We as a culture have become largely desensitized to horror in every form. We've seen the human body creatively mutilated in every possible which-way, witnessed the exorcisms of so many fictional females we can't even keep their names straight anymore, and watched enough knife or chainsaw wielding psychopaths plunge their instruments into flesh to last us a lifetime. Each of these elements of horror (and many others) can certainly be executed well (heh heh), but how many of these movies or books are just a cheap scare, and how many of them are sticking with us for good? How many of them are keeping us up at night, worried about what might make its way through the darkened door of our bedroom? When was the last time you watched or read something that really shook you up?
For me, the answers to these questions would be Matthew M. Bartlett's bizarre collection of loosely-connected flash fiction and short stories, Gateways to Abomination. Never have I encountered so many completely insane ideas in one volume.
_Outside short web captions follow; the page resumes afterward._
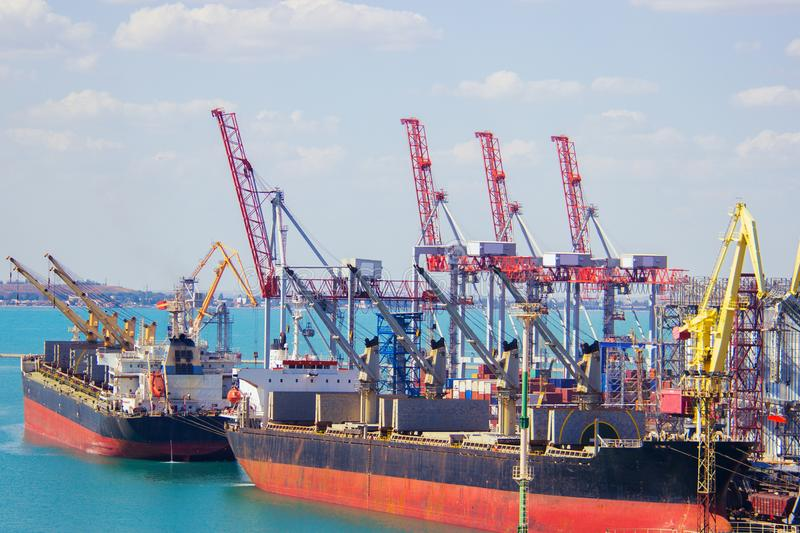 Tugboat assisting container cargo ship to harbor quayside. royalty free stock images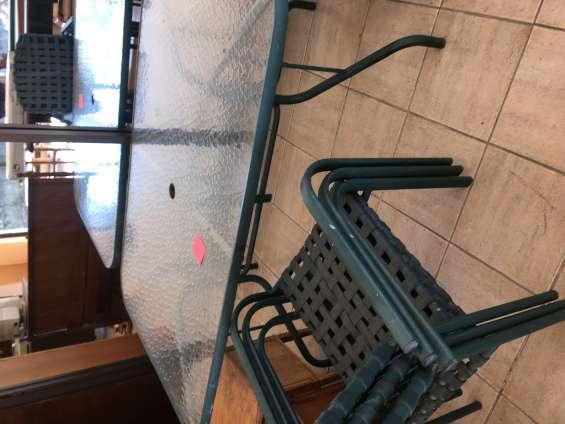 Mesa de terraza con 6 sillas $100.000.-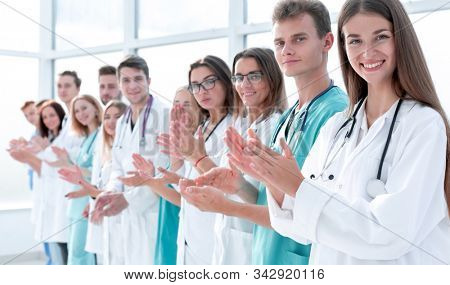 group of smiling young doctors applauds standing in a row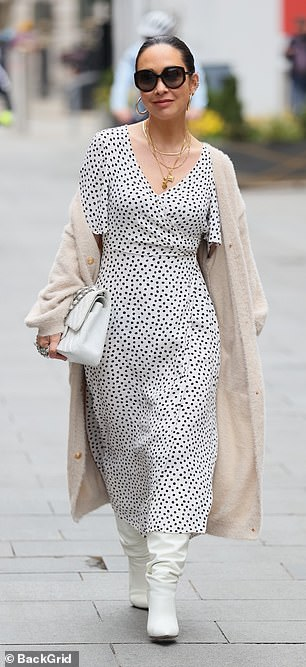 Outfit: The presenter, 42, was dressed for spring as she donned a white midi dress with a polka dot print and a deep v-neckline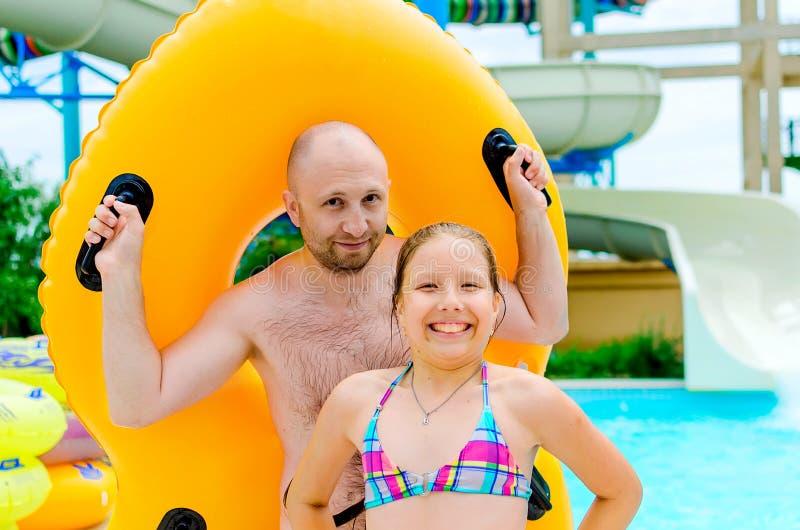 Vader en dochter die pret op waterdia's hebben in aquapark stock afbeeldingen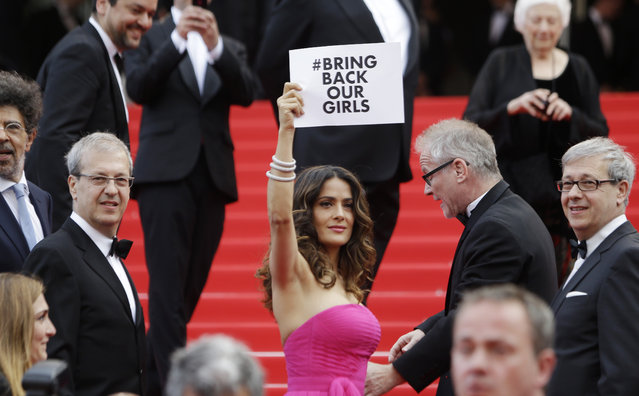 """Actress Salma Hayek holds up a sign reading """"bring back our girls"""", part of a campaign calling for the release of nearly 300 abducted Nigerian schoolgirls being held by Nigerian Islamic extremist group Boko Haram, as she arrives for the screening of Saint-Laurent at the 67th international film festival, Cannes, southern France, Saturday, May 17, 2014. (Photo by Thibault Camus/AP Photo)"""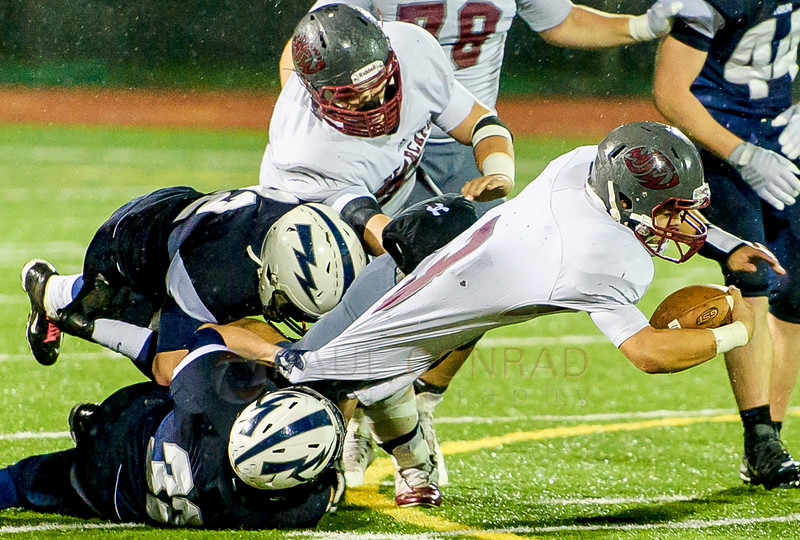 Squalicum's Brian Pullman (22) and Will Nickleson (32) tackle WF West's Elijah Johnson (3) at the line of scrimmage during the third quarter in the first round of District 2A State Playoffs on Saturday evening Nov. 14, 2015, at Civic Field in Bellingham, Wash. Squalicum defeated WF West 31 to 29.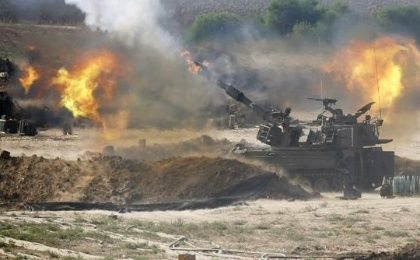 Israeli mobile artillery bombards the Gaza Strip during a 2014 offensive that left over 1,500 people dead, mostly Palestinian civilians.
Bartlett is a madman, and to the benefit of his readers.
It is difficult to articulate exactly what is so captivating about this collection. The stories are brief and written in a minimalist style. They serve more like snapshots of crazy happenings in individuals' lives than drawn out stories with developed characters, though that is not to say any of them feel lazily-crafted or incomplete. Quite the opposite. Every sentence feels intentional and tight.
Bartlett's vocabulary is grisly and consistent in tone, as if each descriptive word was chosen for the express purpose of making the reader as uncomfortable as possible. What struck me was that as gruesome and disturbing as some of the scenes in this book are, they do not feel like cheap-shots for the biggest gross-out; this is not splatterpunk by any means. The scenarios Bartlett comes up with make one feel as if they are getting a peek behind the curtain of the universe, and what is to be found there is nearly enough to break the mind.
As I mentioned, the stories are loosely connected in a thematic sense. They all exist within the same universe (in fact, the same city), characters and locations will show up in numerous stories, and what is the deal with this Ben Stockton fellow? Read it and you'll know what I mean. Between the stories, Uncle Red read's 'To-Day's News,' describing horrific and impossible happenings around the local area. Intermixed into the stories are bizarre radio broadcasts, always from WXXT, coming to you from Leeds, Massachusetts.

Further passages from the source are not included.